• [Text under study]:
┌──

The east side of the Sierra Nevada range is going off this season! We had an early, heavy “base-maker” and subsequent feet of cold powder. Our circa-solstice weeks have been relatively windless and overcast, with a healthy blend of storm-size (not too big, not too small) and storm return-period (refreshers just often enough). We hate to rub it in to thirsty Colorado, but we’ve got it pretty darn good over here in California!
The standard MO for early season Sierra powder skiing is to seek the shady trees, and there is nothing wrong with that. When it’s good, eastside old growth is a special experience.
However, Ken and I had had enough. We were ready for something big and alpine. We were ready for sun on our backs and color in our faces and photos. Conditions seemed conducive and hazards seemed manageable. Our legs could have been better prepared, but that’s hardly an excuse. We found the energy and went big.

└──

• [Recorded data]:
┌──

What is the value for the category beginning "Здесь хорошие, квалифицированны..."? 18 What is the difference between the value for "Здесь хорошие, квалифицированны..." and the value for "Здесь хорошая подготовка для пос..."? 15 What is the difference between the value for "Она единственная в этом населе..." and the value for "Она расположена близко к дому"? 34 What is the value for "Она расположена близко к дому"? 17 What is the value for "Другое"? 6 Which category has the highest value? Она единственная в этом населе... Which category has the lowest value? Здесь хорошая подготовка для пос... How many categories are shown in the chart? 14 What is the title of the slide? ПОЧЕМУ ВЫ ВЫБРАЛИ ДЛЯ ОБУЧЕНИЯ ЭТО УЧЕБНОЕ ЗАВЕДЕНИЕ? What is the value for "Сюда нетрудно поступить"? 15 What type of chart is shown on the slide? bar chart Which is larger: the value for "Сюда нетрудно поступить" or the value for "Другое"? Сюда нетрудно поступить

└──

• [Task to carry out]:
In the Sierra powder text, copy word for word the passage from "The east side" to "a special experience.".

• [Written answer]:
The east side of the Sierra Nevada range is going off this season! We had an early, heavy “base-maker” and subsequent feet of cold powder. Our circa-solstice weeks have been relatively windless and overcast, with a healthy blend of storm-size (not too big, not too small) and storm return-period (refreshers just often enough). We hate to rub it in to thirsty Colorado, but we’ve got it pretty darn good over here in California!
The standard MO for early season Sierra powder skiing is to seek the shady trees, and there is nothing wrong with that. When it’s good, eastside old growth is a special experience.